Simile alla tempera e all’acrilico, la pittura a gouache si differenzia da entrambe per una serie di elementi, fra cui l’uso di un pigmento bianco ricavato da elementi naturali (come il gesso o il bianco di zinco), e la caratteristica opaca del colore essiccato che conferisce al quadro un’atmosfera ovattata.
Il termine può anche indicare sia la tecnica di pittura che i dipinti eseguiti con questo tipo di colore.
Guazzo deriva dal latino volgare *aquatia, astratto di aquātus oppure da aquātio, -onis “provvisto di acqua”, incrociatosi forse con guado (dal latino vadum, incrociato con il franco *wad).
Si diffuse in Francia nel XVIII secolo, anche se di origine più antica essendo già in uso nell’Europa del XVI secolo, ed era utilizzato soprattutto per i bozzetti preparatori dei lavori a olio. Il guazzo infatti, visto ad una certa distanza, somiglia alla pittura a olio e asciugandosi prende un tono perlaceo per il bianco che contiene. Nel XIX secolo si diffuse maggiormente per via dell’impiego nella produzione dei cartelloni pubblicitari.
Con il guazzo è difficile trovare la giusta tonalità perché, quando si asciuga, i colori subiscono variazioni sensibili (in genere le sfumature scure tendono a diventare più chiare e quelle chiare a scurirsi); le difficoltà si accentuano ulteriormente se il lavoro viene eseguito in più riprese.
Un altro problema è il rischio della microfessurazione se il pigmento viene steso in strati troppo spessi; l’inconveniente può essere alleviato usando mezzi di ispessimento come l’acquapasto. Può risultare invece molto efficace se applicato alla carta colorata, come per esempio nelle opere di William Turner.
Molte guide presenti su internet ricalcano il principale difetto della tecnica “a guazzo”, ossia quello di frantumarsi in microfessure una volta che i colori si siano essiccati. Ciò pare sia dovuto alla pastosità degli stessi e al fatto che molti quadri vengono dipinti a più riprese passando uno strato superiore non appena quello sottostante si sia asciugato. Le tele di lino hanno inoltre la capacità di allargare e restringere le maglie in base alle condizioni climatiche, e ciò a lungo andare potrebbe lesionare il lavoro finito. Basterà quindi usare un supporto rigido, come del cartone o del legno, oppure passare uno strato di imprimitura prima di abbozzare il quadro, preparando una miscela di gesso e acqua spennellata ed asciugata. L’imprimitura farà assorbire i colori e renderà rigida la tela di lavoro.

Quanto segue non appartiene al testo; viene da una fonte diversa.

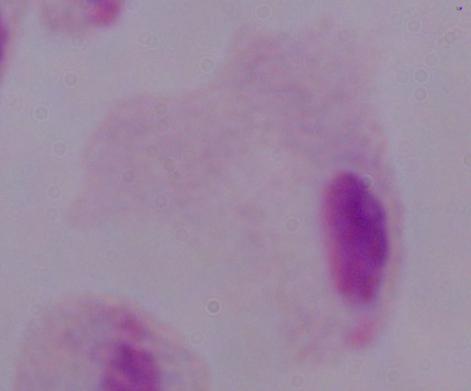

Photomicrograph. Captured at 1000x magnification. A trichomonad is seen.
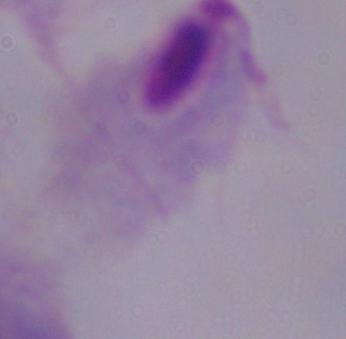 A trichomonad is seen. Micrograph. 1000x magnification.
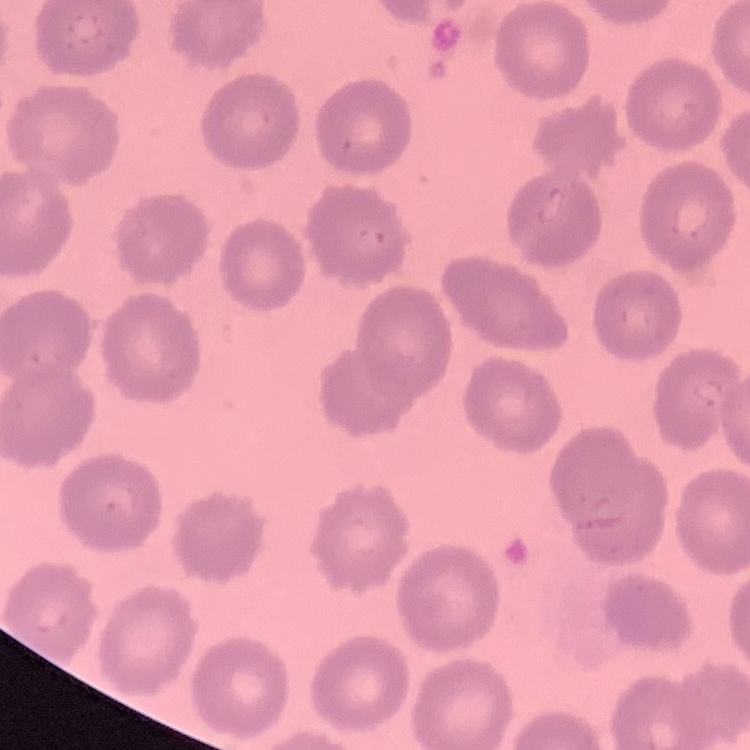
red_blood_cell_morphology: no rouleaux formation
preparation: thin blood smear
image_type: square crop of a larger photomicrograph
stain: Field's or Giemsa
Point out each Plasmodium parasite.
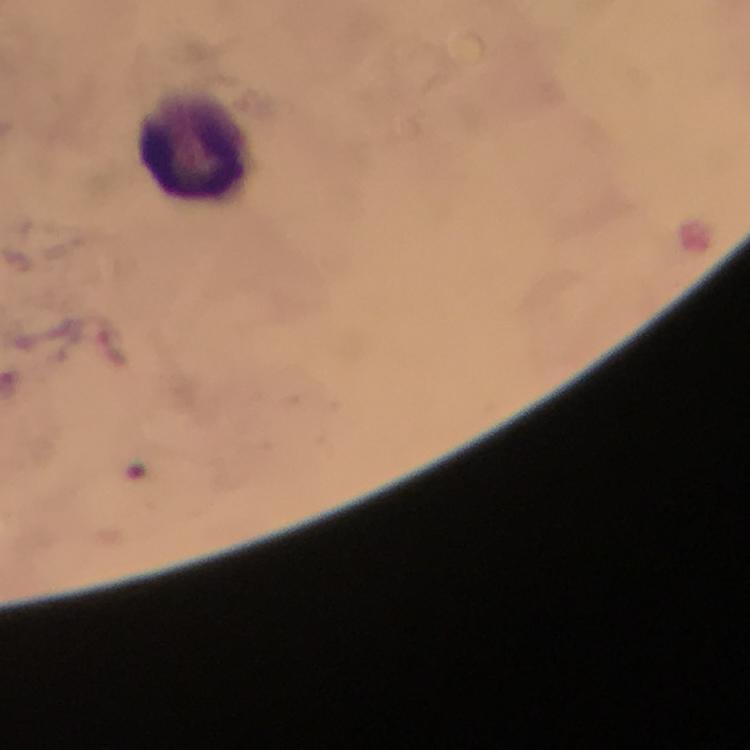

No Plasmodium parasites detected.

stain = Giemsa
image size = 750×750 pixels
capture = smartphone mounted on the microscope
immersion oil = used
leukocyte locations = approximate centers as [x, y] in pixels: [195, 147]
cropped from = a single field of view
magnification = 100x
preparation = thick blood smear
context = from a malaria diagnostic workup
Assess this cell for malaria.
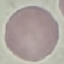
Uninfected.

preparation = thin blood film
stain = Giemsa
capture = smartphone camera at the microscope eyepiece
image type = cell patch, automatically extracted from a larger field of view and resized to 64 × 64 pixels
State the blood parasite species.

Se invece il quadro dovrà essere realizzato necessariamente a più riprese (ad esempio per creare giochi di luci ed ombre) esistono alcune tecniche che consentono di ispessire il colore rendendolo robusto dopo l’asciugatura. Tra quelle annoverate la più gettonata è quella che utilizza l’acquapasto, ossia un prodotto sotto forma di gel che andrà diluito assieme al colore prescelto. Il medesimo dovrà essere mescolato anche con gomma arabica per ottenere un colore robusto, ma la percentuale di acquapasto varia in base alla miscelazione dei pigmenti.
Il guazzo è il primo tipo di colore ed ancora il più utilizzato per la produzione di decalcomanie e per le scenografie.